I'm interested in unions as well, for several Linux kernel APIs. The proposal of having an "unsafe union", guaranteed to match the C layout, would work perfectly; almost any non-trivial instance of such a C union only makes sense to access in an unsafe block, given its trivial equivalence to the unsafe std::mem::transmute.
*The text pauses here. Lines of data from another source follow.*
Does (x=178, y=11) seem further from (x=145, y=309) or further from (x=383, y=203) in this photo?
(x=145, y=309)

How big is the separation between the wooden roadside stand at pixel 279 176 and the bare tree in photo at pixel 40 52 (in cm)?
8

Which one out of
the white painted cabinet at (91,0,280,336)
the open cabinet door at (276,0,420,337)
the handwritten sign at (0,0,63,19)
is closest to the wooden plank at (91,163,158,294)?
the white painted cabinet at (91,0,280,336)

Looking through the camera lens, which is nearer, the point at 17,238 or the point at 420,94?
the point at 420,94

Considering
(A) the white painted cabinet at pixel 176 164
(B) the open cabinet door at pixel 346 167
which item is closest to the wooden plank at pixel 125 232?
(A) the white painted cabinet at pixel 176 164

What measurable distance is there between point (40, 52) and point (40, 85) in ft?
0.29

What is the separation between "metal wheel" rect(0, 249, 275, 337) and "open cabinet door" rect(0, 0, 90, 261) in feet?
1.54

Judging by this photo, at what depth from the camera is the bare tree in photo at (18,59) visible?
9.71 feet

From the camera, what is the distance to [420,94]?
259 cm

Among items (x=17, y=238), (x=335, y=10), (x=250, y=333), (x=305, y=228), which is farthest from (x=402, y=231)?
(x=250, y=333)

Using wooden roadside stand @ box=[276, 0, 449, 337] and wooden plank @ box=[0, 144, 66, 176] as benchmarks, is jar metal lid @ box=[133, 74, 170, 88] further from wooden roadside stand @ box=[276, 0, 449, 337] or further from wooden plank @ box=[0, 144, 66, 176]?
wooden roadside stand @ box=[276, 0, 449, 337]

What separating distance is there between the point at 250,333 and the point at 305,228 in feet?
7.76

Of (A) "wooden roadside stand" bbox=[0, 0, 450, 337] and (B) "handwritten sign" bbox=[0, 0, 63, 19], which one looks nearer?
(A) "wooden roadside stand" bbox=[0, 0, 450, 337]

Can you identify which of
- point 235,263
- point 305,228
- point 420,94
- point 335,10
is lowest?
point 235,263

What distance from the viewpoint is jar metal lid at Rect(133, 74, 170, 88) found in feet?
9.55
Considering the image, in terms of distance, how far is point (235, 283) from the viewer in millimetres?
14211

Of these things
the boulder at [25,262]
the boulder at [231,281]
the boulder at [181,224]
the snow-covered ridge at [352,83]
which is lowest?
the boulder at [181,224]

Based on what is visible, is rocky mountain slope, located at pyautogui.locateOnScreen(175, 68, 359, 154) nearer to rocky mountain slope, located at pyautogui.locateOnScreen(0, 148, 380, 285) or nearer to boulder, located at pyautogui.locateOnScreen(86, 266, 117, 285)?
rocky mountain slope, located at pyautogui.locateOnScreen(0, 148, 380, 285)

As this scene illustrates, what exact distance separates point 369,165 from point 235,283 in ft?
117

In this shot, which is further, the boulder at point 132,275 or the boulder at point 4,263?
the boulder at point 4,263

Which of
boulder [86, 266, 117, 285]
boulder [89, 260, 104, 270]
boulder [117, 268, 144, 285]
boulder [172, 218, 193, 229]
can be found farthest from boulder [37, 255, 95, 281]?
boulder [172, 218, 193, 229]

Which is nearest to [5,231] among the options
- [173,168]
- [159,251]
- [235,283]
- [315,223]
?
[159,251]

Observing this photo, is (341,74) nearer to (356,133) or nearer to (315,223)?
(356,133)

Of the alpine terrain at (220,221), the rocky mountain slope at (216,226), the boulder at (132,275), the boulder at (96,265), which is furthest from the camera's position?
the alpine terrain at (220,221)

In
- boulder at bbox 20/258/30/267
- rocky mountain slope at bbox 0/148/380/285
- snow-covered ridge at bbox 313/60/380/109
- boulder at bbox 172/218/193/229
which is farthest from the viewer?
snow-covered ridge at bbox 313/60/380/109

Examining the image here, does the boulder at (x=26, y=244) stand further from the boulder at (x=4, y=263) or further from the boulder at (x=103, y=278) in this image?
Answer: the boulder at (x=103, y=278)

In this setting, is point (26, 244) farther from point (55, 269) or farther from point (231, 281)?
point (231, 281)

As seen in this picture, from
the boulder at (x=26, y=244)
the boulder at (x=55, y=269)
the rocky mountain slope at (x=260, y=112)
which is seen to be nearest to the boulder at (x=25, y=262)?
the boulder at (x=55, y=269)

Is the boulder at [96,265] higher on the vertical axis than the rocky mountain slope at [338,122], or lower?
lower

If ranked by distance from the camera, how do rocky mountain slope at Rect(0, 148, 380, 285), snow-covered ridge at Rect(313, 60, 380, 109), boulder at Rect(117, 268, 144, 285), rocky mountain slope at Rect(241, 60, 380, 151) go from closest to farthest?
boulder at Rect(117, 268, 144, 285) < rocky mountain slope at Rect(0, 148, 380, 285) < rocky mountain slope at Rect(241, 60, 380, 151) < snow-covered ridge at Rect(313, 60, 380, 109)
serprex commented 9 years ago

Most unions in C have a descriptor field, therefore there's a need for 2 cases (has-desciptor & has-no-descriptor). Being able to specify a struct-unique enum with custom type descriptor & the fields corresponding values would allow Rust to use the union in a type safe manner while being able to interoperate with C APIs

Essentially something like

#[enum_explicit_descriptor(t)]
#[enum_explicit_values = "I: 0, N: 1"]
unsafe struct TValue{
  t: u8,
  val: unsafe enum IntOrFloat{
    I(i32),
    N(f32),
  },
}

Using unsafe struct to handle cases where the type descriptor isn't adjacent to the union. Even then, something could be done like

#[enum_explicit_descriptor_type(u8)]
#[enum_explicit_descriptor_typeoffset(-1)] // This could be behind-the-struct by default
#[enum_explicit_values = "I: 0, N: 1"]
enum IntOrFloat{
  I(i32),
  N(f32),
}

Then there'd need to be compile-time machinery that makes sure there's a valid u8 behind the enum in definitions, though user code would access a struct TValue{ t:u8, val: IntOrFloat }

The issue of having typeoffset could be resolved by requiring explicit enums only be contained in structs & have enum_explicit_layout_typeoffset be specified by the struct. Would require a bit more strictness though since one wouldn't be able to know how to find the descriptor of an &IntOrFloat parameter

mzabaluev commented 9 years ago

@serprex: I don't think it's worthwhile to add language support for external descriptors of unions, even in cases where there is a 1:1 match between a single descriptor field value and a union variant. The code using unions is expected to be close to FFI, where unsafe is the norm; so variant matching can be always unsafe, and the burden of ensuring the correct variant would be completely on the programmer, as it is in C.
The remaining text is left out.